====== Exercise material ======

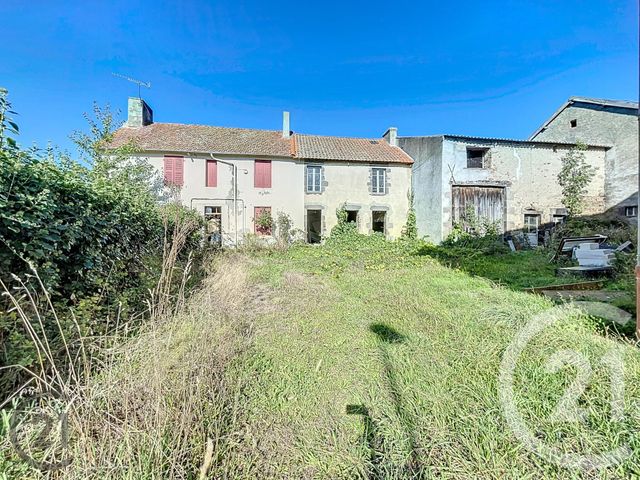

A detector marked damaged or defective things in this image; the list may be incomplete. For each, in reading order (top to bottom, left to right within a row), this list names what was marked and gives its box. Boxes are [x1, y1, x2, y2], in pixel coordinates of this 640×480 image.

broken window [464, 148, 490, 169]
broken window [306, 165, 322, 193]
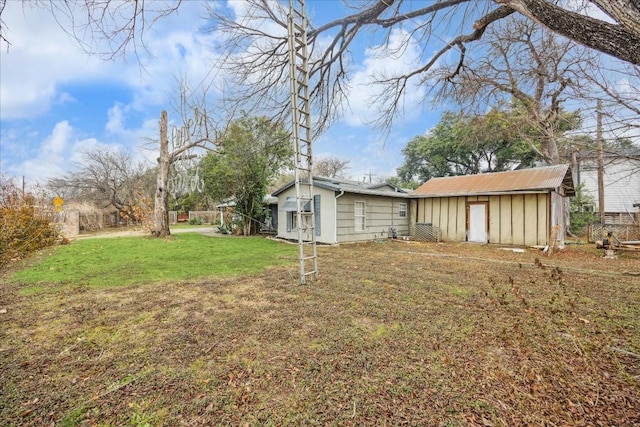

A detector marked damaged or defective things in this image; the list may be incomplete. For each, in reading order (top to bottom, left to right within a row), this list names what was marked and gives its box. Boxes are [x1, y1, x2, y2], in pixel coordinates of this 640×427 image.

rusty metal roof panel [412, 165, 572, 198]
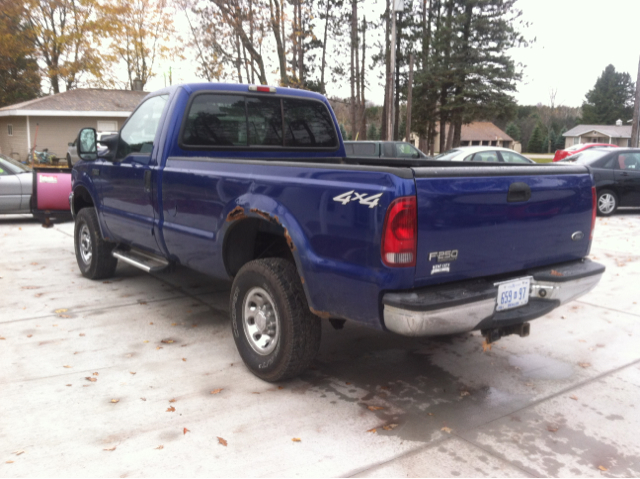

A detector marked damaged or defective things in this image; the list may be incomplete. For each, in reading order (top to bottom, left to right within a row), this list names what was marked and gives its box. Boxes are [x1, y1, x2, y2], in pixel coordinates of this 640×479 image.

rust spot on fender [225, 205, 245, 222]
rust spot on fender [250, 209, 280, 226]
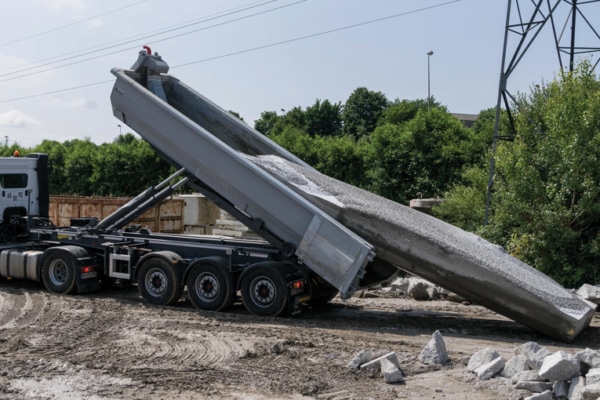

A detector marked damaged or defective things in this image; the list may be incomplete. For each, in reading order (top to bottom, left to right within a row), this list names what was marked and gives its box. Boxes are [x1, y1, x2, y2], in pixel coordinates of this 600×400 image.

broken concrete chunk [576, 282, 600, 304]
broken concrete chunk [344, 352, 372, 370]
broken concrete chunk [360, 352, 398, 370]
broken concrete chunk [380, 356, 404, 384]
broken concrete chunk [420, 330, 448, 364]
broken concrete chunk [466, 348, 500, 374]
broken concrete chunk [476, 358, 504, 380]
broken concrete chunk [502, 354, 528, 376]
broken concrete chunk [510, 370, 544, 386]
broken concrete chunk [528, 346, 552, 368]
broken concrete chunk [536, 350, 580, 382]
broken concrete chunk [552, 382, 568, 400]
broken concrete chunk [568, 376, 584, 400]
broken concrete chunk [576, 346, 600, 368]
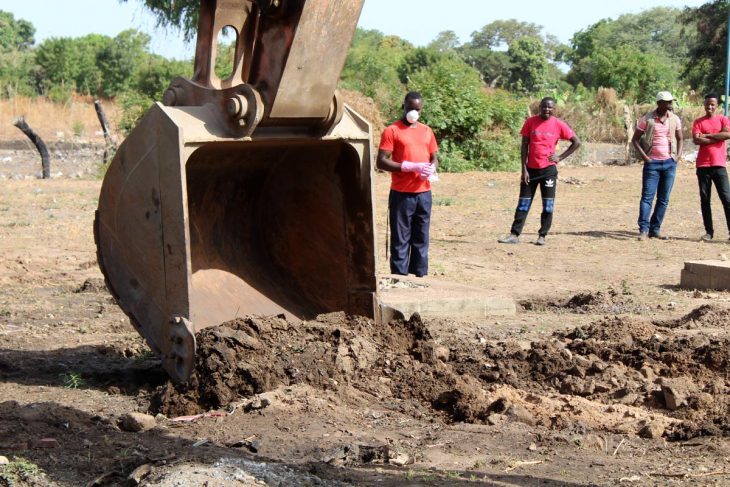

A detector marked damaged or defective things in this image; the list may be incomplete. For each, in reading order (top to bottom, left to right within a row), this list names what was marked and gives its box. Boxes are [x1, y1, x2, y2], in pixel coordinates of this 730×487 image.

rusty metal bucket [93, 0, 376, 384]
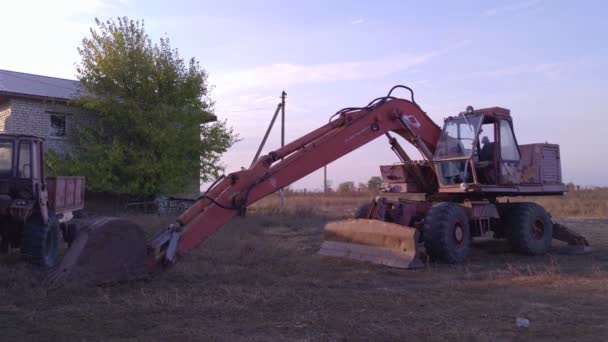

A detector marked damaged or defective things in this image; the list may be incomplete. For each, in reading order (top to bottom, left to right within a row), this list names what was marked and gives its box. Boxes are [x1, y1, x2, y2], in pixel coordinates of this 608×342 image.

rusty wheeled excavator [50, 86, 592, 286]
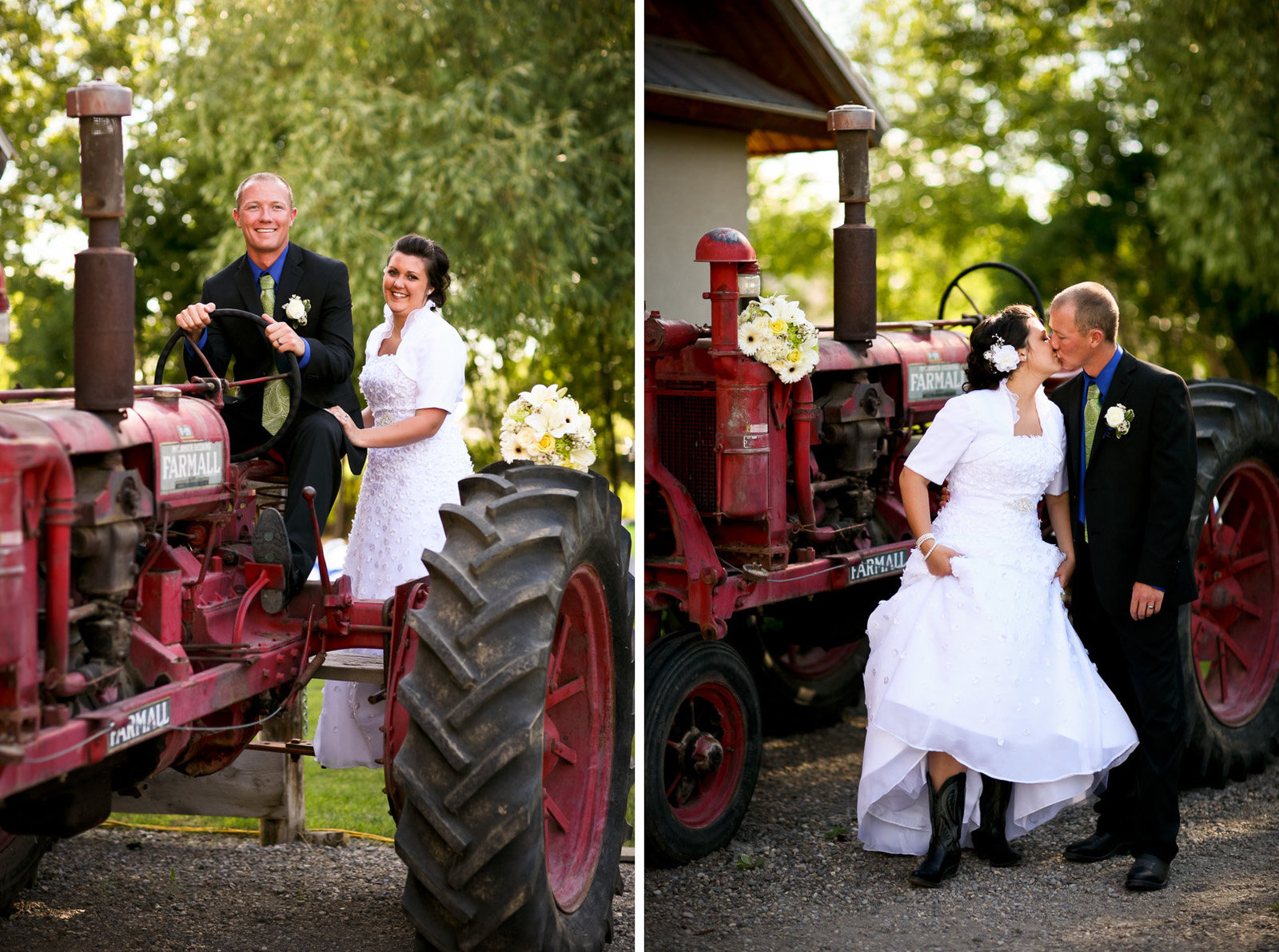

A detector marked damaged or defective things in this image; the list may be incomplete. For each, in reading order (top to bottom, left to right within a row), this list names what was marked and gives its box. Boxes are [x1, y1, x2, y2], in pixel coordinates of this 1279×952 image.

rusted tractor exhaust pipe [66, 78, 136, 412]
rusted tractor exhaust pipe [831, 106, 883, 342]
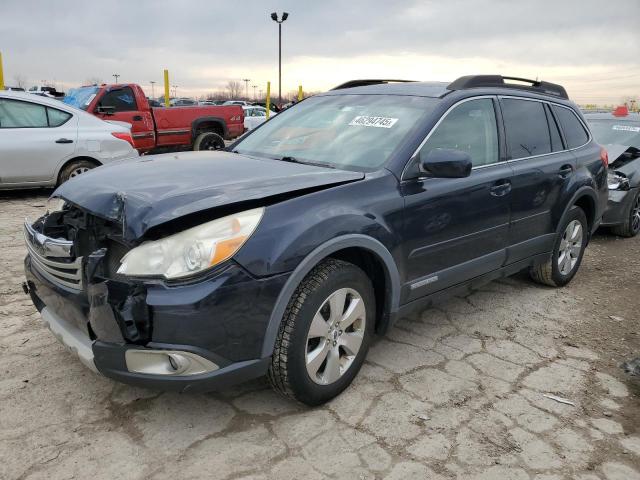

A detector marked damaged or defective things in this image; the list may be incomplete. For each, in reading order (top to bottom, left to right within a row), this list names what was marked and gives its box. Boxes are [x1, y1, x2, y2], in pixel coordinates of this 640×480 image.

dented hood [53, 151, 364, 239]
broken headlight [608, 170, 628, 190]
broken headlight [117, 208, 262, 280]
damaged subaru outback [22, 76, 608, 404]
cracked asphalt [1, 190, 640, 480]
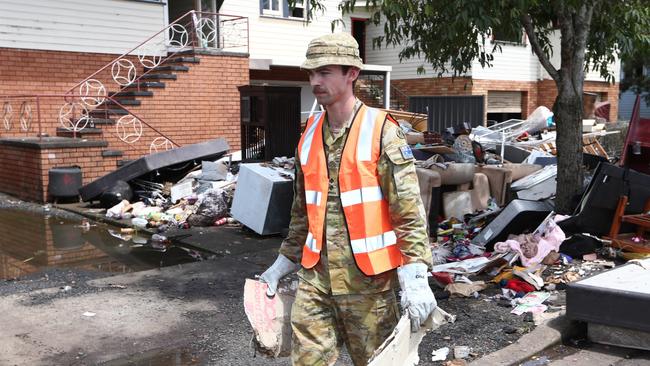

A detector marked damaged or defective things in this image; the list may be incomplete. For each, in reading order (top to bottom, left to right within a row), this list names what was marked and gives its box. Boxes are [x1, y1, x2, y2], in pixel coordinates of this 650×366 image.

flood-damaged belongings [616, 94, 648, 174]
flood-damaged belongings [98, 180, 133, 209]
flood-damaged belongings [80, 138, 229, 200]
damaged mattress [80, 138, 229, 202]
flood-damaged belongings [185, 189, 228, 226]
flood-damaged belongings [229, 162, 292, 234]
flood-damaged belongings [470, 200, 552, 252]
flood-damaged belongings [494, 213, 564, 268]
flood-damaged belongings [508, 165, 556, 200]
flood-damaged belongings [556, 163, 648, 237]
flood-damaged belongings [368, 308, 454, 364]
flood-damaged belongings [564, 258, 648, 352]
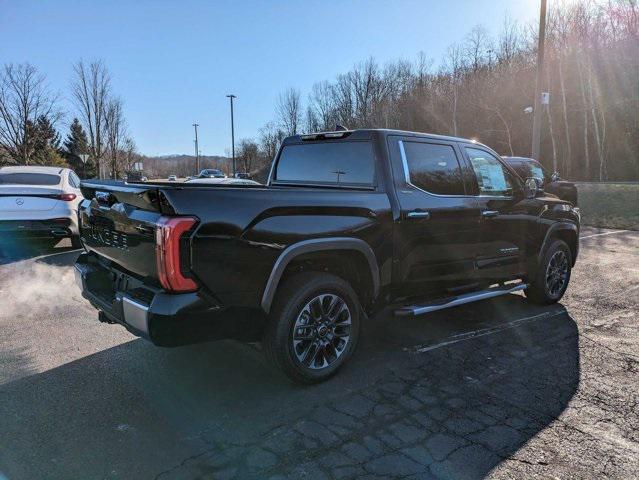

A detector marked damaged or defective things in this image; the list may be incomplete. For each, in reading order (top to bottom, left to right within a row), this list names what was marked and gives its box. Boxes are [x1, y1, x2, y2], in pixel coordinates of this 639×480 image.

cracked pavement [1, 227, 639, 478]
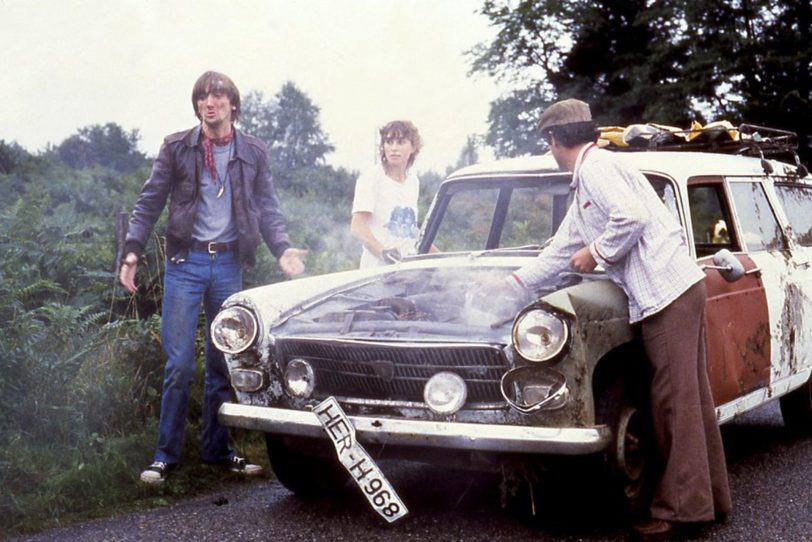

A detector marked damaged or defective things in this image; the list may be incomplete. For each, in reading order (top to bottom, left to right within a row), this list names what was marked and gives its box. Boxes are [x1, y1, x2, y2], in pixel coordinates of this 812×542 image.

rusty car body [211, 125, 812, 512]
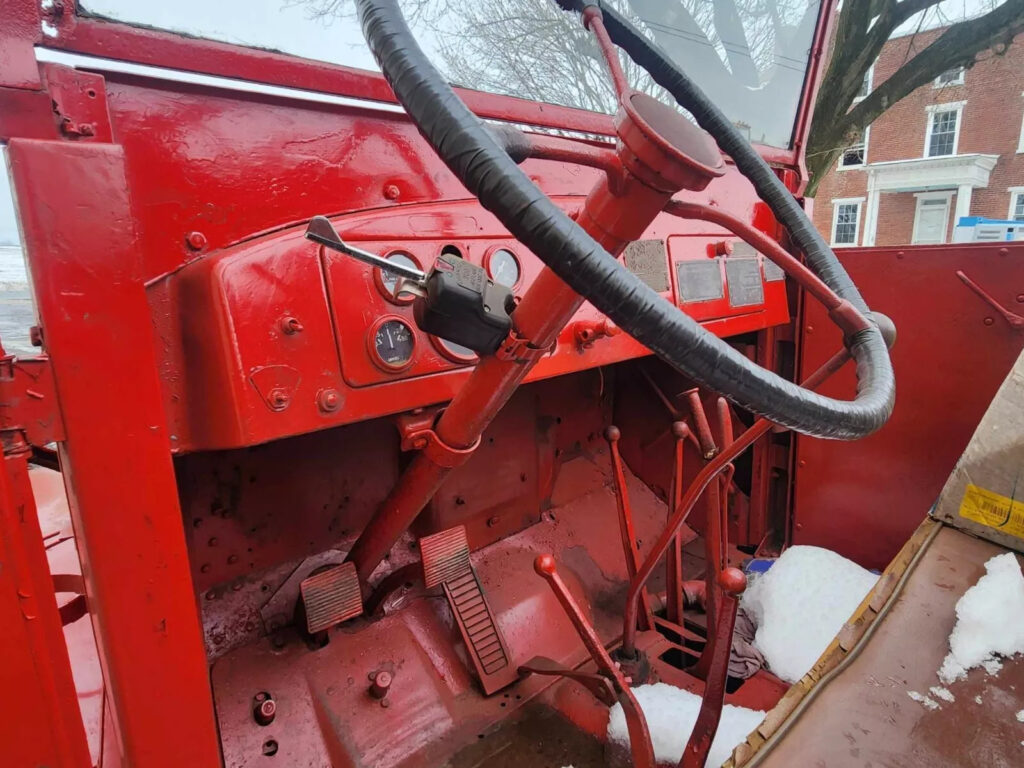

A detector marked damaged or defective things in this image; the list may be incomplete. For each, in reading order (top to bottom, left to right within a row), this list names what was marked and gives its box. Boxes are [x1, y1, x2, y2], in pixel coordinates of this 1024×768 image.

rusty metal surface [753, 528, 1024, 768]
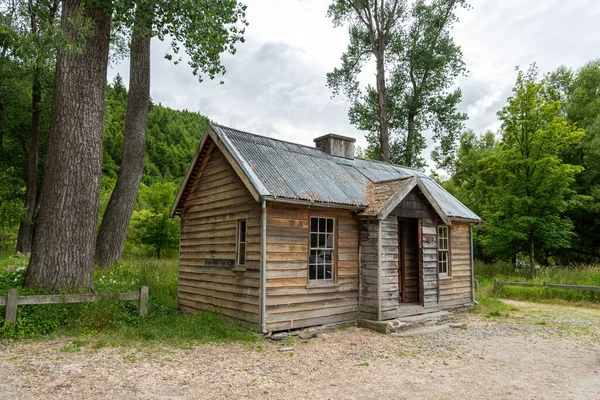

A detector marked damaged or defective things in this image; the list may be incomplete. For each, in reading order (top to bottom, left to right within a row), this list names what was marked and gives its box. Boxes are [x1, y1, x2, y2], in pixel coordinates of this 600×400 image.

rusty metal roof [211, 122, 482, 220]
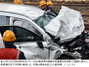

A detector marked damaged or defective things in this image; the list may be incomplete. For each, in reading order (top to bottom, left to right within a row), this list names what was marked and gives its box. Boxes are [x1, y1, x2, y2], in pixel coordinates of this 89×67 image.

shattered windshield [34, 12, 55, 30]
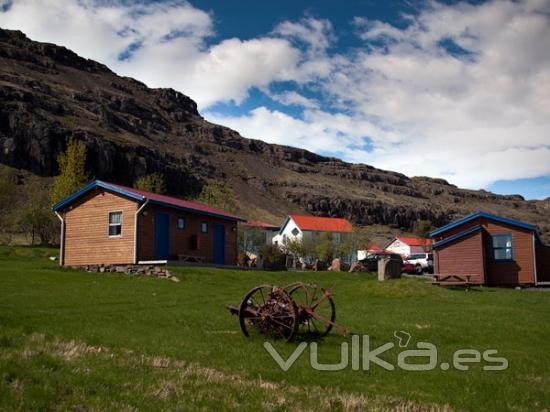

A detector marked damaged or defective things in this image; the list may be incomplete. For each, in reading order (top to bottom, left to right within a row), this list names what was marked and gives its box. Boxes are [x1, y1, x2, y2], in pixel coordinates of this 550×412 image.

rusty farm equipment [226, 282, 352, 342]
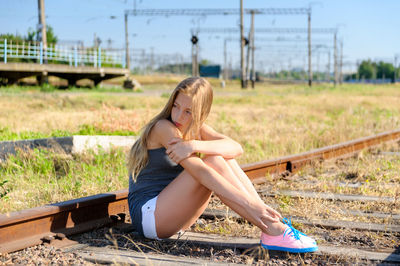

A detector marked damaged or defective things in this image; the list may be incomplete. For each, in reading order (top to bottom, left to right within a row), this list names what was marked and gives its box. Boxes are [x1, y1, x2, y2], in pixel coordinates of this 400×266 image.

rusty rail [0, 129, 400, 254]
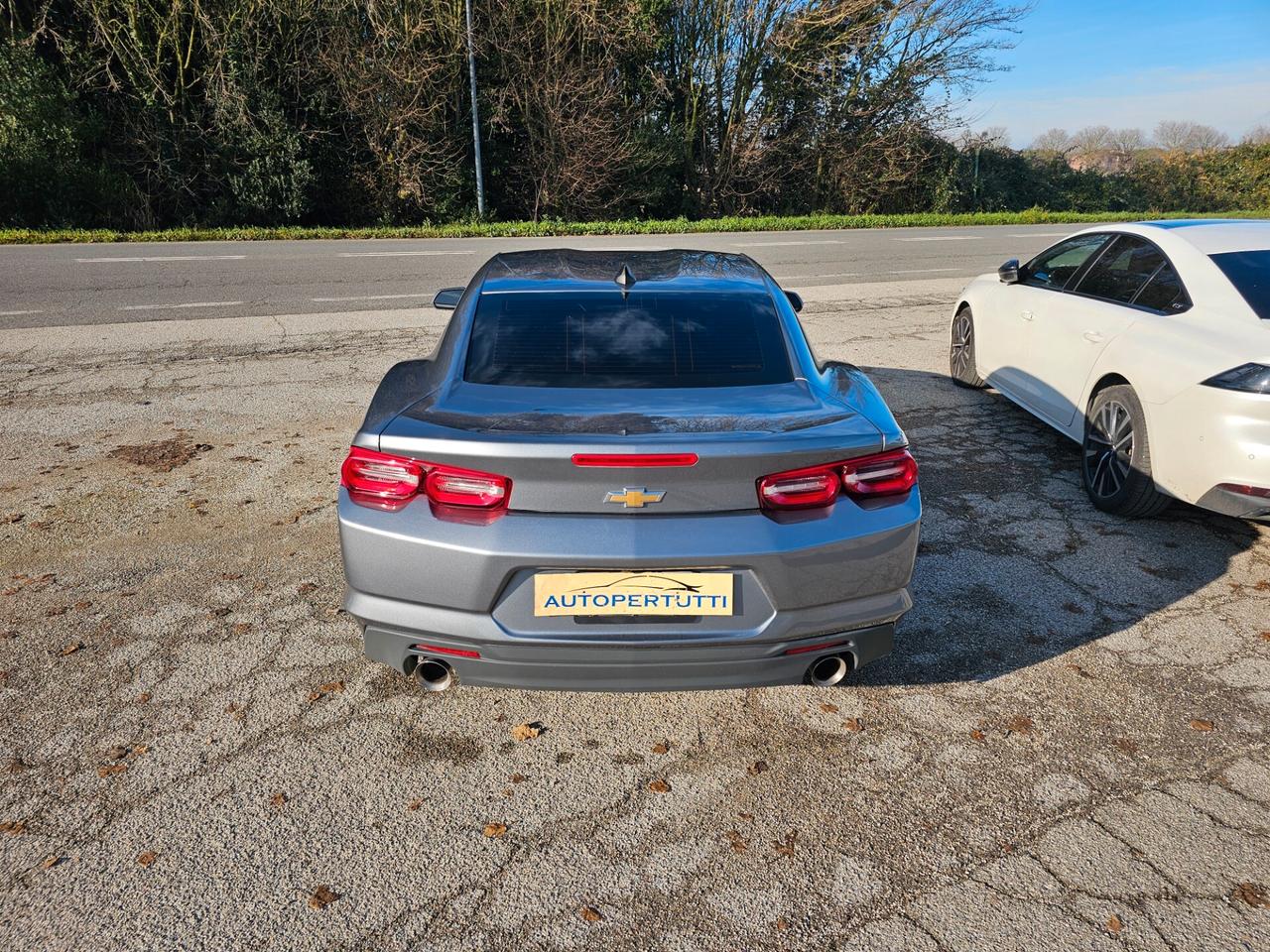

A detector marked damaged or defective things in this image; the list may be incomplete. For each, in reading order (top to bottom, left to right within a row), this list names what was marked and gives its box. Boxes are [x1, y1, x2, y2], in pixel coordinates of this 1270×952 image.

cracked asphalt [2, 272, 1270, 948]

======

**Given exercise**
Render the material from the line containing "this 812×542 image." up to and including the line containing "rusty car body [211, 125, 812, 512]" as a numbered list, omitting any blank lines.

**Response for this exercise**
1. A detector marked damaged or defective things in this image; the list may be incomplete. For each, in reading order (top to bottom, left to right within a row), this list names what was marked and gives its box. Boxes are [x1, y1, x2, y2], in pixel coordinates of this 812×542 image.
2. rusty car body [211, 125, 812, 512]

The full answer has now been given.